In apparenza è un paradosso, ma in realtà è una sensazione sempre più comune: aprire la dispensa o il frigo e percepire un vuoto, non fisico, ma emotivo e gustativo. È qui che si insinua la notriphobia, un termine nuovo per descrivere la paura irrazionale di non avere nulla di interessante da mangiare. Una fobia nata nel silenzio delle cucine moderne, tra piatti ripetitivi e cibo privo di stimoli sensoriali.
Un disturbo dell’abbondanza
A differenza di altre fobie alimentari legate alla scarsità, la notriphobia nasce dall’eccesso, non dalla mancanza. Viviamo in un’epoca in cui il cibo è ovunque, ma ciò che viene desiderato è qualcosa di più del semplice nutrimento: un’esperienza appagante, nuova, memorabile. La paura, in questo caso, non è quella di restare a digiuno, ma di consumare qualcosa che non valga la pena di essere mangiato.
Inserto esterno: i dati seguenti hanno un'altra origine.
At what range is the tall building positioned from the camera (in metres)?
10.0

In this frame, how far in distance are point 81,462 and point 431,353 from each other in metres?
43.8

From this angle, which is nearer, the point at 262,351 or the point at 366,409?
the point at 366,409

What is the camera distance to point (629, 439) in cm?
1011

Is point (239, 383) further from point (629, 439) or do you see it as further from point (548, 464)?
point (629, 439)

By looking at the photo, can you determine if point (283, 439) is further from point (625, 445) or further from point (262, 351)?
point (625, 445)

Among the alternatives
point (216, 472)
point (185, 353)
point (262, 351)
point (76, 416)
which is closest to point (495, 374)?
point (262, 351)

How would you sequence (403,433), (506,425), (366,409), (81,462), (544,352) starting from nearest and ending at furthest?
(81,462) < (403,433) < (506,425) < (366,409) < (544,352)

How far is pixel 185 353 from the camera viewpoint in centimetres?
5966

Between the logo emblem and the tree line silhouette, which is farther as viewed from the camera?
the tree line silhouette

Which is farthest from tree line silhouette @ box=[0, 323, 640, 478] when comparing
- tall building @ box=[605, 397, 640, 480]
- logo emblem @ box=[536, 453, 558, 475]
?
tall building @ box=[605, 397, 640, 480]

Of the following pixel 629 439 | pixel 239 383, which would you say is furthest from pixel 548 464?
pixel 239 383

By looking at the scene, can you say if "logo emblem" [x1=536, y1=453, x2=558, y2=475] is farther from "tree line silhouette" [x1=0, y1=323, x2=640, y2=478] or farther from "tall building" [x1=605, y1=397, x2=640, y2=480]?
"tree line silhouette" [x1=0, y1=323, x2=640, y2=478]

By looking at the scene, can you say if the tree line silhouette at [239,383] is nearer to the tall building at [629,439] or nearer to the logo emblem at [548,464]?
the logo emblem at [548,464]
Food porn e ansia da scelta
Social come TikTok e Instagram sono in parte responsabili di questo fenomeno. Ogni giorno scorrono immagini di piatti esotici, street food colorato, brunch perfetti. Il risultato? Un aumento dell’aspettativa emotiva legata al cibo. La notriphobia colpisce soprattutto i giovani, spesso indecisi, iperstimolati, alla continua ricerca del boccone perfetto.
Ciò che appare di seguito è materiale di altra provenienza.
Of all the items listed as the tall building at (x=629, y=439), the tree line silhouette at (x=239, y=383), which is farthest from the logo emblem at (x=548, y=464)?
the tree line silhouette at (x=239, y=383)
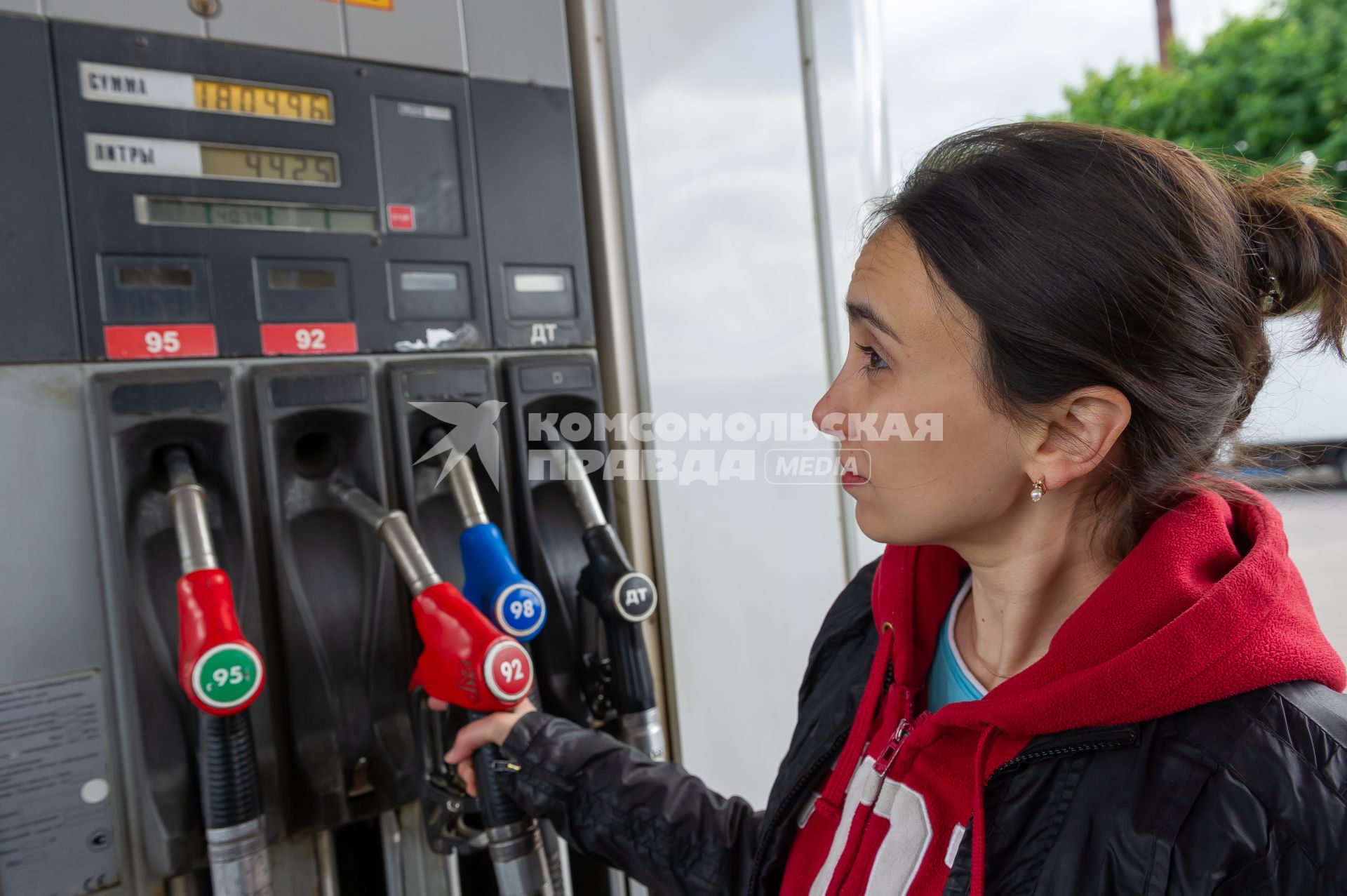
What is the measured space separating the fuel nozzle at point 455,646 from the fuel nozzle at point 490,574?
0.17 ft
Mangiare non basta: serve stupire
Molti iniziano a vivere il pasto come un evento da curare e documentare, non solo da assaporare. Quando il piatto non genera sorpresa o piacere visivo, scatta un senso di insoddisfazione che può portare a saltare il pasto o ordinare compulsivamente qualcosa di più stimolante.
Una fobia non ancora clinica, ma reale
La notriphobia non è (ancora) riconosciuta nei manuali diagnostici, ma rappresenta una nuova sfida psicologica: quella di riportare il cibo alla sua funzione primaria senza rinunciare al piacere. Forse non serve sempre un piatto esotico: a volte basta imparare a gustare anche la semplicità.